The pattern is in fact similar to the one we observed before: increasing the size of the ensemble \(N\) helps, but the improvements become smaller after a certain value of \(N\). You are strongly encouraged to verify this by repeating the above experiment with different train/test splits. Furthermore, a very good exercise is to explore what happens with the MSPE of the bagged ensembles (for different values of \(N\)) when the MSPE is estimated using cross-validation (instead of using a specific test set). Do it!

14.1 More efficient, useful and elegant implementation

I will now illustrate a possibly more efficient way to implement bagging, namely storing the \(N\) trees (rather than their predictions on a given data set). In this way one can re-use the ensemble (on any future data set) without having to re-train the elements of the bag. Since the idea is the same, I will just do it for ensemble of \(N = 100\) trees. To simplify the comparison between this implementation of bagging and the one used above, we first re-create the original training / test split

set.seed(123456)
n <- nrow(Boston)
ii <- sample(n, floor(n / 4))
dat.te <- Boston[ii, ]
dat.tr <- Boston[-ii, ]

Now, let’s create a list of 100 (empty) elements, each element of this list will store a regression tree:

N <- 100
mybag <- vector("list", N)

Now, we train the \(N\) trees as before, but store them in the list (without computing any predictions):

set.seed(123)
for (j in 1:N) {
  ii <- sample(n.tr, replace = TRUE)
  mybag[[j]] <- rpart(medv ~ ., data = dat.tr[ii, ], method = "anova", control = con)
}

Given a new data set, in order to obtain the corresponding predictions for each tree in the ensemble, one could either:

  • loop over the \(N\) trees, averaging the corresponding \(N\) vectors of predictions; or
  • use sapply (check the help page if you are not familiar with the apply functions in R).

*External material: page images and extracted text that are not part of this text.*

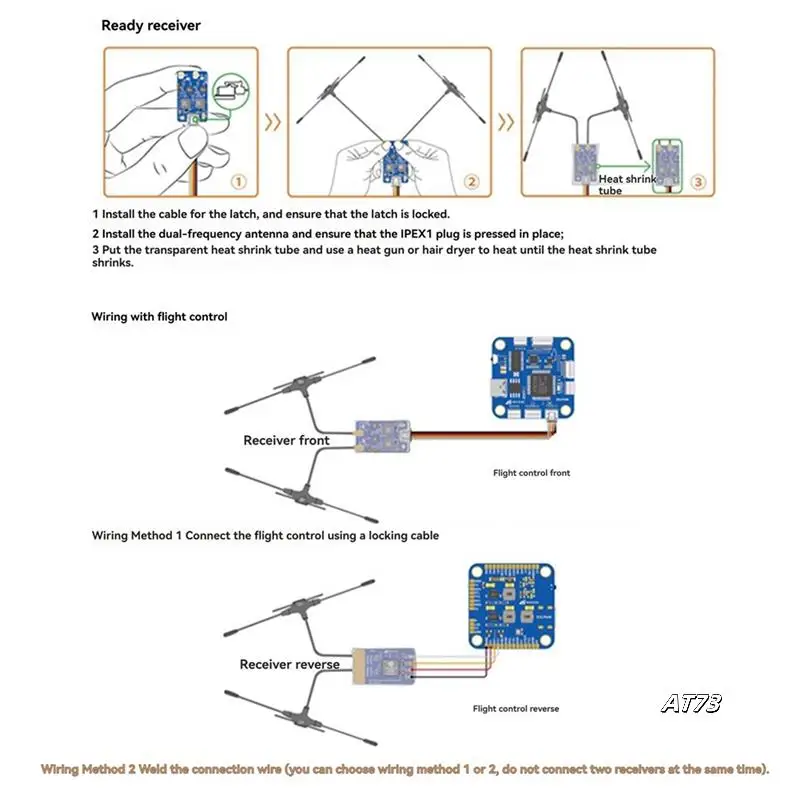 Ready receiver

1

2

Heat shrink tube

3

1 Install the cable for the latch, and ensure that the latch is locked.

2 Install the dual-frequency antenna and ensure that the IPEX1 plug is pressed in place;

3 Put the transparent heat shrink tube and use a heat gun or hair dryer to heat until the heat shrink tube shrinks.

Wiring with flight control

Receiver front

Flight control front

Wiring Method 1 Connect the flight control using a locking cable

Receiver reverse

Flight control reverse

AT73

Wiring Method 2 Weld the connection wire (you can choose wiring method 1 or 2, do not connect two receivers at the same time).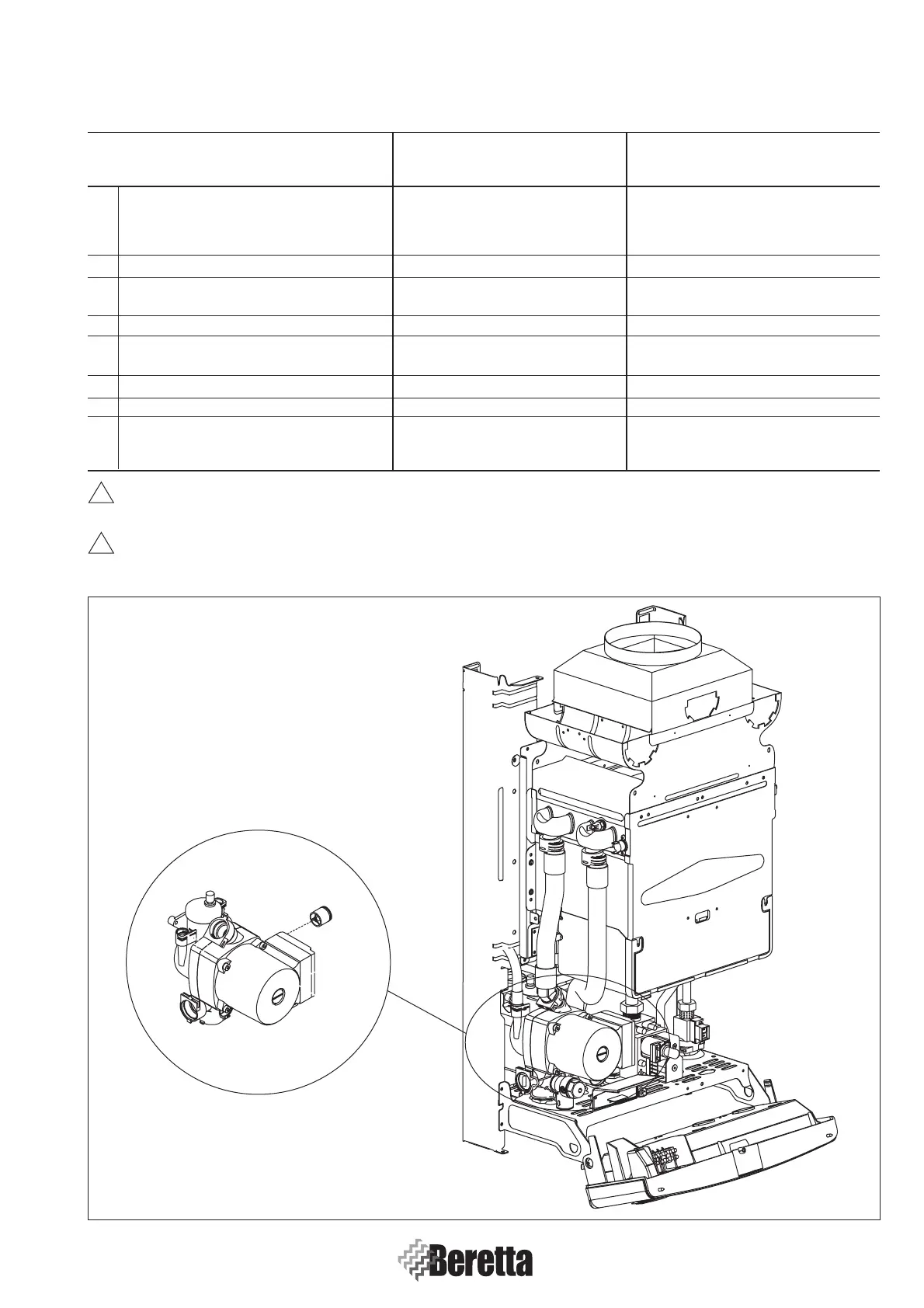 Beretta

The later option results in code that is much more elegant, efficient (allowing for future uses of the ensemble), and compact. Of course both give exactly the same results. Below we illustrate both strategies. If we use the first approach (loop) we obtain the following estimated MSPE using the test set:

pr.bagg2 <- rep(0, nrow(dat.te))
for (j in 1:N) {
  pr.bagg2 <- pr.bagg2 + predict(mybag[[j]], newdata = dat.te) / N
}
with(dat.te, mean((medv - pr.bagg2)^2))
#> [1] 12.10982

(compare it with the results we obtained before). Using the second approach (sapply):

pr.bagg3 <- rowMeans(sapply(mybag, predict, newdata = dat.te))
with(dat.te, mean((medv - pr.bagg3)^2))
#> [1] 12.10982

Both results are of course identical.

14.2 Bagging a regression spline

Bagging does not provide much of an advantage when applied to linear predictors (can you explain why?) Nevertheless, let us try it on the lidar data, which, as we did before, we randomly split into a training and test set:

data(lidar, package = "SemiPar")
set.seed(123456)
n <- nrow(lidar)
ii <- sample(n, floor(n / 5))
lid.te <- lidar[ii, ]
lid.tr <- lidar[-ii, ]

Now fit a cubic spline, and estimate the MSPE using the test set:

library(splines)
a <- lm(logratio ~ bs(x = range, df = 10, degree = 3), data = lid.tr)
oo <- order(lid.tr$range)
pr.of <- predict(a, newdata = lid.te)
mean((lid.te$logratio - pr.of)^2)
#> [1] 0.007427559

We build an ensemble of 10 fits and estimate the corresponding MSPE using the test set:

N <- 10
myps <- matrix(NA, nrow(lid.te), N)
set.seed(123)
n.tr <- nrow(lid.tr)
for (i in 1:N) {
  ii <- sample(n.tr, replace = TRUE)
  a.b <- lm(logratio ~ bs(x = range, df = 10, degree = 3), data = lid.tr[ii, ])
  myps[, i] <- predict(a.b, newdata = lid.te)
}
pr.ba <- rowMeans(myps) # , na.rm=TRUE)
mean((lid.te$logratio - pr.ba)^2)
#> [1] 0.007552562

Note that the estimated MSPE is almost the same as the one of the original single spline. Furthermore, adding more elements to the ensemble does not seem to improve the estimated MSPEs:

N <- 100
myps <- matrix(NA, nrow(lid.te), N)
set.seed(123)
n.tr <- nrow(lid.tr)
for (i in 1:N) {
  ii <- sample(n.tr, replace = TRUE)
  a.b <- lm(logratio ~ bs(x = range, df = 10, degree = 3), data = lid.tr[ii, ])
  myps[, i] <- predict(a.b, newdata = lid.te)
}
pr.ba <- rowMeans(myps) # , na.rm=TRUE)
mean((lid.te$logratio - pr.ba)^2)
#> [1] 0.0075887